Against a backdrop of persistent global economic uncertainty and ongoing volatility from cross-border shocks, international economic and policy experts are praising China’s targeted strategy to expand domestic demand and advance industrial upgrading outlined in the 15th Five-Year Plan (2026–2030), noting the agenda not only strengthens China’s own economic stability and rebalancing but also delivers measurable, long-term advantages to economies across the world, particularly developing nations in the Global South.
Sourabh Gupta, a senior fellow at the Washington-based Institute for China-America Studies, outlined that the plan combines actionable measures to stimulate both household consumption and fixed investment while pursuing systematic industrial upgrading. On the industrial side, China has already made notable progress rationalizing sectors plagued by overcapacity, streamlining operations to boost overall global competitiveness for affected industries. In national accounting frameworks, industrial upgrading investments also count toward domestic consumption as final private purchases, amplifying the plan’s impact on internal growth.

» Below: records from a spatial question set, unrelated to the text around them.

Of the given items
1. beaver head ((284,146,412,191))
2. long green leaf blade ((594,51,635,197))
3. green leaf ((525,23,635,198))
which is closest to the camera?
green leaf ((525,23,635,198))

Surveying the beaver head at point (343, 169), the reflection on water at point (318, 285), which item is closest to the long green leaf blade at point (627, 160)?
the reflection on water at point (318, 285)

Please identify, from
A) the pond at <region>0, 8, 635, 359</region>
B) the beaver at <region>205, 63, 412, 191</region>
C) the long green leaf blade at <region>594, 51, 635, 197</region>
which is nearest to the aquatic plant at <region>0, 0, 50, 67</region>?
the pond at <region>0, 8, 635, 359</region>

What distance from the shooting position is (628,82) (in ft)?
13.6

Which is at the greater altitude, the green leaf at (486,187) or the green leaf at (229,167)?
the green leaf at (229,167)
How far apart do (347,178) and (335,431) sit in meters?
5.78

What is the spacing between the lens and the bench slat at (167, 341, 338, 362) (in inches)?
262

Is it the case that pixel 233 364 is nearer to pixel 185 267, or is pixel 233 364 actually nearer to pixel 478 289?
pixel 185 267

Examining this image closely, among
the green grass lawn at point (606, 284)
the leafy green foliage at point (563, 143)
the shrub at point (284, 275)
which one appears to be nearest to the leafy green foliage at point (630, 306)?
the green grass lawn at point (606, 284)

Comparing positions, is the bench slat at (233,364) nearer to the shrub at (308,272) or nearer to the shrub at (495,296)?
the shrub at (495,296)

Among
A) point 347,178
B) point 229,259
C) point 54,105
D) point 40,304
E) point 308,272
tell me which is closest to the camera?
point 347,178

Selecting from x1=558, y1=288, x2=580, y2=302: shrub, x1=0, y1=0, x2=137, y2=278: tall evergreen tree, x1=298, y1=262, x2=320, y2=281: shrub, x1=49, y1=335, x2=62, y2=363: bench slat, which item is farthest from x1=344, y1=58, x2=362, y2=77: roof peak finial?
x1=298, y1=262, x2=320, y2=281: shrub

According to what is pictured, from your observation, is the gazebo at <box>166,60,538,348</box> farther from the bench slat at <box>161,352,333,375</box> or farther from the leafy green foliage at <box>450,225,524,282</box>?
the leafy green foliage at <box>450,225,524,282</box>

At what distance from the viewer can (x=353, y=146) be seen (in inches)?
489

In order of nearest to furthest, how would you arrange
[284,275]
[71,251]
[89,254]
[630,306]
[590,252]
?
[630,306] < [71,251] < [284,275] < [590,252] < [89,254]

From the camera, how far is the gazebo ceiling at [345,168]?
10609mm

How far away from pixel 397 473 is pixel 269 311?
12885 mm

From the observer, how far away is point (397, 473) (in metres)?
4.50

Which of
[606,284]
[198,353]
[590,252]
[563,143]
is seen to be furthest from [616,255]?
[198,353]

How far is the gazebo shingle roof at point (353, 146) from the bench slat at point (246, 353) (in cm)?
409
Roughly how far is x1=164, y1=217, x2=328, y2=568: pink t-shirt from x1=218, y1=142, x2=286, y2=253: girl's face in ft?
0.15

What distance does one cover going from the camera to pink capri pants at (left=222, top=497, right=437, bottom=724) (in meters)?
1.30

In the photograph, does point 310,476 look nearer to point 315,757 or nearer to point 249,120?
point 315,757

Gupta highlighted that the plan includes a slate of consumer-focused initiatives: expanding national networks of electric vehicle charging infrastructure, promoting growth in leisure segments including ice and snow tourism, developing nationwide circular economy recycling systems, and incentivizing spending from international inbound tourists. One of the most impactful long-term structural reforms outlined in the plan, he added, is the proposed shift of value-added and consumption tax collection points from the production (upstream) end of supply chains to the retail (downstream) end. This reform would align local government tax revenues directly with local retail consumption growth, giving regional authorities far stronger incentives to prioritize policies that boost household spending.
Gupta also pointed to foundational policy changes rolled out in 2024 that laid groundwork for the 15th Five-Year Plan’s consumption-focused agenda, including accelerated reforms to China’s household registration system, expansions to national old-age insurance coverage, and improved workers’ compensation protections. These social safety net upgrades address key drivers of precautionary household savings, creating conditions for a sustained shift toward greater household consumption as a core driver of China’s economic growth.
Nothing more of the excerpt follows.